# Help with cutting Pool coping



## sarchevyman (Oct 5, 2007)

Hello, I am in the process of replacing the pool coping around my pool and have four radius corners of around two feet to install. I am not sure how to do this, 45 corners or straight lines no problem, but these radius corners have me stopped in my tracks, any advise? 
Thanks


----------



## Bud Cline (Mar 12, 2006)

You should have bought "radii coping" made for just that purpose.


----------



## sarchevyman (Oct 5, 2007)

Bud Cline said:


> You should have bought "radii coping" made for just that purpose.

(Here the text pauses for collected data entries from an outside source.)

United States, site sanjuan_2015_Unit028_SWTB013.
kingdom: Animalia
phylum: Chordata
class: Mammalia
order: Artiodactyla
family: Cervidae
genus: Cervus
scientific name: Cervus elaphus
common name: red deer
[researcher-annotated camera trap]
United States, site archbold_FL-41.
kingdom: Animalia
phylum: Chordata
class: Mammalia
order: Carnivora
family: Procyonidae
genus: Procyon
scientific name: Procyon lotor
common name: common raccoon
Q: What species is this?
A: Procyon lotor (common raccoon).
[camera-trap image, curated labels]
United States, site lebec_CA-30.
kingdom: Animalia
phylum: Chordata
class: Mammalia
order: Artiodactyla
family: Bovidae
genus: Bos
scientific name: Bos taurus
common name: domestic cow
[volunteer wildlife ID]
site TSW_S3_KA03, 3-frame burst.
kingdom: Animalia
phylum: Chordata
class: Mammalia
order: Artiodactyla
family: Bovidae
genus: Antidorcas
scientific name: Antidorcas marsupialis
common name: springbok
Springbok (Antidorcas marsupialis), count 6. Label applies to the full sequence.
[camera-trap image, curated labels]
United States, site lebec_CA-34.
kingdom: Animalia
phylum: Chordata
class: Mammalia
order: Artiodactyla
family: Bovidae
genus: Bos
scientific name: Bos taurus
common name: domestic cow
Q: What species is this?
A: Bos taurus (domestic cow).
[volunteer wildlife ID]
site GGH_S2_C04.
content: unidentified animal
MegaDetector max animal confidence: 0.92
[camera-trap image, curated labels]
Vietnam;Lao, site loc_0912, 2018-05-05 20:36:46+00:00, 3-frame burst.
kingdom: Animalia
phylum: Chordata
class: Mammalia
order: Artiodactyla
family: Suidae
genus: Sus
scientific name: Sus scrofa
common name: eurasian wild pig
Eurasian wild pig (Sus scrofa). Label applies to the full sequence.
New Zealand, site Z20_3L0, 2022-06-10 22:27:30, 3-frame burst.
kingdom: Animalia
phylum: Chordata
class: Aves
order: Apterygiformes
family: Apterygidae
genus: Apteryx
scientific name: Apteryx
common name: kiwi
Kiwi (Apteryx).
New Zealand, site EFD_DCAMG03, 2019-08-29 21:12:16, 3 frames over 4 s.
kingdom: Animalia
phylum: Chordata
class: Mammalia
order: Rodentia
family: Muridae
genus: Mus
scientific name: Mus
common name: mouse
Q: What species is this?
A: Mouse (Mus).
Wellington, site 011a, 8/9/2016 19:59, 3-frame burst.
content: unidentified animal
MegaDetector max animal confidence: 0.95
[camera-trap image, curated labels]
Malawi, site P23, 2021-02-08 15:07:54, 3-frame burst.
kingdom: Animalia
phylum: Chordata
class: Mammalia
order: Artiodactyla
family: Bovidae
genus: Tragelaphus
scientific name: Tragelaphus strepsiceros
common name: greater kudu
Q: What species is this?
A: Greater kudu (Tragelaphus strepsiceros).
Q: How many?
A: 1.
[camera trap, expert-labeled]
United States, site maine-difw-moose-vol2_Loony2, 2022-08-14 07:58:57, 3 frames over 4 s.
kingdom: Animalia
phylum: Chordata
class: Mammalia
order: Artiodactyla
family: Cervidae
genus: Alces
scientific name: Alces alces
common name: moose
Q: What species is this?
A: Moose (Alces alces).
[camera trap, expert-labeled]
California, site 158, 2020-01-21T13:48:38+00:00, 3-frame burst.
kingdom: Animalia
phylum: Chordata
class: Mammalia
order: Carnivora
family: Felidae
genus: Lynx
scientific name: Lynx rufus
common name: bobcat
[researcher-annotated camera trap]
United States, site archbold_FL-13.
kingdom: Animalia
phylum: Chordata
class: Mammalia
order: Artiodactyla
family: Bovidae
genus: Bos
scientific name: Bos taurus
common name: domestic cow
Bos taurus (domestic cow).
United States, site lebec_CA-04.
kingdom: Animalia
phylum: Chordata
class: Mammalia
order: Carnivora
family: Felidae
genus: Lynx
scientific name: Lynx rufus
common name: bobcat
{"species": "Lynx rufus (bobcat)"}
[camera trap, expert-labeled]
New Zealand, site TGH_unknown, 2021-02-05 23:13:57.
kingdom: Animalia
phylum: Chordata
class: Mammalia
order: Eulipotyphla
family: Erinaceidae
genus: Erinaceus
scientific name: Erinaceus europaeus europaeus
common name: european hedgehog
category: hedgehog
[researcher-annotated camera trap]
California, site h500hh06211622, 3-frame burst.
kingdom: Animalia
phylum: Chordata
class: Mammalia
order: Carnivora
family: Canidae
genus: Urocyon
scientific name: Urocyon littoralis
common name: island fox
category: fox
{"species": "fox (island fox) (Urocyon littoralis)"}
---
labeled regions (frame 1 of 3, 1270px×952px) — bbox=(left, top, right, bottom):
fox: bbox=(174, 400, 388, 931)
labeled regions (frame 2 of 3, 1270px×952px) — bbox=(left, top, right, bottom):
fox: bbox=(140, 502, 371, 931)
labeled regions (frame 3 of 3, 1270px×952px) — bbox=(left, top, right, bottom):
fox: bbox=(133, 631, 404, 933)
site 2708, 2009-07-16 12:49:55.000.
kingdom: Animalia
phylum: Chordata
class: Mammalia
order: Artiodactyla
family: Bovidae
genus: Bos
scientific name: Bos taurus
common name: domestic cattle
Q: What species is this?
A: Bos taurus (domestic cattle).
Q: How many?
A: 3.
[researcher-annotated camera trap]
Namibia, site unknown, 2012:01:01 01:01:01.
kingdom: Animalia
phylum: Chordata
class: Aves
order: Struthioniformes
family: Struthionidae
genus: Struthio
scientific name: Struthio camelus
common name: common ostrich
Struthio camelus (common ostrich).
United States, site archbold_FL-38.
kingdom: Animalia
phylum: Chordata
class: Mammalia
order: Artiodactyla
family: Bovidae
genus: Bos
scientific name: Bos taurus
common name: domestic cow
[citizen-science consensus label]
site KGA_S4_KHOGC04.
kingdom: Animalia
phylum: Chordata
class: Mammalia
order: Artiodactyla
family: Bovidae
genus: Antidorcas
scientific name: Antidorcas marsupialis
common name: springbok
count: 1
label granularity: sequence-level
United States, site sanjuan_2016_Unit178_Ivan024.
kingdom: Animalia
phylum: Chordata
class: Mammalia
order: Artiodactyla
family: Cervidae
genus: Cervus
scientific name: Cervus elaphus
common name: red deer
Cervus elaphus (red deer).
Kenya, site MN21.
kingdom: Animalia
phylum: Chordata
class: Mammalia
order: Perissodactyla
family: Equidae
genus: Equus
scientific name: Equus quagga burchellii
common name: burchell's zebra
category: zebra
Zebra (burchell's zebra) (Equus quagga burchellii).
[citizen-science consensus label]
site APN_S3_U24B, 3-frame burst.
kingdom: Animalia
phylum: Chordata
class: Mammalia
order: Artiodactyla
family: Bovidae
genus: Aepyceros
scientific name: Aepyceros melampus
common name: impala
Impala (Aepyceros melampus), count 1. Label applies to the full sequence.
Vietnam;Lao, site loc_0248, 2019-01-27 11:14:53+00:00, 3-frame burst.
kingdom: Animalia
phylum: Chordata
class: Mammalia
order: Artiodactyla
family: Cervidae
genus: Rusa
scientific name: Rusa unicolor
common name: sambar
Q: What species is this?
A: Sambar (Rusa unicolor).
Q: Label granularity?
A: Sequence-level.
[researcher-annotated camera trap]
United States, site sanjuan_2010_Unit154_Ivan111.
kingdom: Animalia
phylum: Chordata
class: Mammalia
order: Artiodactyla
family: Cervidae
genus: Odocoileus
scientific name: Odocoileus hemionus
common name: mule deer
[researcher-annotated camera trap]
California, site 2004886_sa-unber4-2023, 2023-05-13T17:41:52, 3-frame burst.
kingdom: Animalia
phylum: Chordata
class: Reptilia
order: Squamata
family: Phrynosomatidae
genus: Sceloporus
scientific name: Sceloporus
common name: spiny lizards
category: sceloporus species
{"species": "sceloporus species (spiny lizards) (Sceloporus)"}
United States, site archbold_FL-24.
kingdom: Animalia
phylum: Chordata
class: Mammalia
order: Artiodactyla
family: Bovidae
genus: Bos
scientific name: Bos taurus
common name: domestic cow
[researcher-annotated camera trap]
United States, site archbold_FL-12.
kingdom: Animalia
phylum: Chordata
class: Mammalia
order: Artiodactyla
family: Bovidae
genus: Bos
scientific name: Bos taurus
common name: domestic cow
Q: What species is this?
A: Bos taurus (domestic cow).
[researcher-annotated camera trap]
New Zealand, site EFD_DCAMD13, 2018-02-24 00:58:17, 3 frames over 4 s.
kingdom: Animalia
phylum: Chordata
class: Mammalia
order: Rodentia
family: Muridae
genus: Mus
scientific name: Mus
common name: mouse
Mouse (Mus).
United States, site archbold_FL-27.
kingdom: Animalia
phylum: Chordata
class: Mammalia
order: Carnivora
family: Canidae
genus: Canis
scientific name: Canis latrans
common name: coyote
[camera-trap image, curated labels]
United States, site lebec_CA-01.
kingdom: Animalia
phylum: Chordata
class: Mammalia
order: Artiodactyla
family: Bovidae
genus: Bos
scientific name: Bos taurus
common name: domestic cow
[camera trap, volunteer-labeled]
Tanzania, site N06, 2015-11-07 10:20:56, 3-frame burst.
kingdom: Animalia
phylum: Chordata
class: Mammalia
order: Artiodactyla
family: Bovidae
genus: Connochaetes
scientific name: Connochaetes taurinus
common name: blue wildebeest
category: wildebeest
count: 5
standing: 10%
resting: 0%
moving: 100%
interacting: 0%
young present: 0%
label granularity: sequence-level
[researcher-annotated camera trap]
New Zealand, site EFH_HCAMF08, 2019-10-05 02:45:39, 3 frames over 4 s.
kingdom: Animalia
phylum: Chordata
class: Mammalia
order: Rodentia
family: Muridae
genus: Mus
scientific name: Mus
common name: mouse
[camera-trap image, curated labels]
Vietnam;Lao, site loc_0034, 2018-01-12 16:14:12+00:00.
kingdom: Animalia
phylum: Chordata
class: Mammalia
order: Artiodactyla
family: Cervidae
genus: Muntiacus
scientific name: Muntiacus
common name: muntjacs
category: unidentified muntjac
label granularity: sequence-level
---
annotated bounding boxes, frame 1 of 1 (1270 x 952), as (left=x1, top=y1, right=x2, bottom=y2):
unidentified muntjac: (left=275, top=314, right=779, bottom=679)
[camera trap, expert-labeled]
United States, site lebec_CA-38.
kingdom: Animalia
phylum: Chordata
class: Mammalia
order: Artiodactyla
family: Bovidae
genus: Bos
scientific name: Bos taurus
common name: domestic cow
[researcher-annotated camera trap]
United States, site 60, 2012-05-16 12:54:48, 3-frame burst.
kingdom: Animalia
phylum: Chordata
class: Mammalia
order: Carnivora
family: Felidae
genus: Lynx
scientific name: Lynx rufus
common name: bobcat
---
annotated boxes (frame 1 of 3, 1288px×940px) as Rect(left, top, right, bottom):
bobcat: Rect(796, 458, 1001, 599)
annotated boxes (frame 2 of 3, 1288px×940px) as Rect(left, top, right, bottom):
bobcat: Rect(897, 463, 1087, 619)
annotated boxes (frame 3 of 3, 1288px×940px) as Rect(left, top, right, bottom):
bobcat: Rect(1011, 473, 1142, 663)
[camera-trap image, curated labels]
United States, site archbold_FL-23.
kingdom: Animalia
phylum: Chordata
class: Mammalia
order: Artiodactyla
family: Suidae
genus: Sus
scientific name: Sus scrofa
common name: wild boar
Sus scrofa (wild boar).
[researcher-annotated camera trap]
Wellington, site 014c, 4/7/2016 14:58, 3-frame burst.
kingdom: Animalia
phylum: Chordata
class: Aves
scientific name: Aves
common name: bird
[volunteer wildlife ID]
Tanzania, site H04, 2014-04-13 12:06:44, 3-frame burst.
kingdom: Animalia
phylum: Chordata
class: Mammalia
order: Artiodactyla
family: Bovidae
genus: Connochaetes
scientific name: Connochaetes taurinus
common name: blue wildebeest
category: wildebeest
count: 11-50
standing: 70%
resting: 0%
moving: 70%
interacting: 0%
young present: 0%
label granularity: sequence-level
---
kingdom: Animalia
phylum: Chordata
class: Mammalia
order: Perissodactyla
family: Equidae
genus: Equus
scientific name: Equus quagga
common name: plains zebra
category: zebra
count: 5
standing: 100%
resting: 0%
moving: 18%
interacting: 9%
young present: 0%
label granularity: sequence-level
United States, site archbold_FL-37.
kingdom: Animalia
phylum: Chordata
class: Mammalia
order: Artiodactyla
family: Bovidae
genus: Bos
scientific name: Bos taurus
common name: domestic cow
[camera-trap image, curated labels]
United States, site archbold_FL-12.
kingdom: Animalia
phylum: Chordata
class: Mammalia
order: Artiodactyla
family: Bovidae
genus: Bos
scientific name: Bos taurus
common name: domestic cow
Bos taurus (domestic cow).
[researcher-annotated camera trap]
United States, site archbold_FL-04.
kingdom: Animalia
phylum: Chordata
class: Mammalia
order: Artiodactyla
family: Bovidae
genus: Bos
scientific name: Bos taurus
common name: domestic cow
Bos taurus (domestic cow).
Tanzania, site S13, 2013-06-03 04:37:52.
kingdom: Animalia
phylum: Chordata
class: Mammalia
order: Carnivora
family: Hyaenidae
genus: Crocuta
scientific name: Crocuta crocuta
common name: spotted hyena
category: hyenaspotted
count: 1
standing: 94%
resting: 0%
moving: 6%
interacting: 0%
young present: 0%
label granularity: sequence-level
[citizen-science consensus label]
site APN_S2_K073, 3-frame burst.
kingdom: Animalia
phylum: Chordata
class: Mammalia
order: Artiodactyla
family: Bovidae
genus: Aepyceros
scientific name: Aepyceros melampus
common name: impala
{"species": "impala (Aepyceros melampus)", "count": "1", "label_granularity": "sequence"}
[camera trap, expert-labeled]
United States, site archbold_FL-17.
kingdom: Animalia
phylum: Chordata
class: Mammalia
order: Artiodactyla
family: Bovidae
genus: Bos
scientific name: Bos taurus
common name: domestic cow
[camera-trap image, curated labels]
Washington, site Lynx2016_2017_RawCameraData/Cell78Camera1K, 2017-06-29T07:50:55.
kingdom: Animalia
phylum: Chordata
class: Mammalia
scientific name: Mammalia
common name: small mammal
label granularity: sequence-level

This is a 3 1/2" bullnose no such thing as radius coping for this type, but thanks for the help:no: , I am all set.


----------



## You have to cut them (9 mo ago)

sarchevyman said:


> This is a 3 1/2" bullnose no such thing as radius coping for this type, but thanks for the help:no: , I am all set.


You need to cut them


sarchevyman said:


> This is a 3 1/2" bullnose no such thing as radius coping for this type, but thanks for the help:no: , I am all


----------



## You have to cut them (9 mo ago)

You lay the brick like you have them in that picture. make sure you have the front spaced like you want, but have the back Starting to turn. measure that gap in the back end between the last brick you layed and the one starting to turn. And that distansce is where you measure in the front of stone(front outside edge from left to right is direction you wanna measure)from that mark you draw a line from that mark to the back corner and that's your cut. Does that make sense?


----------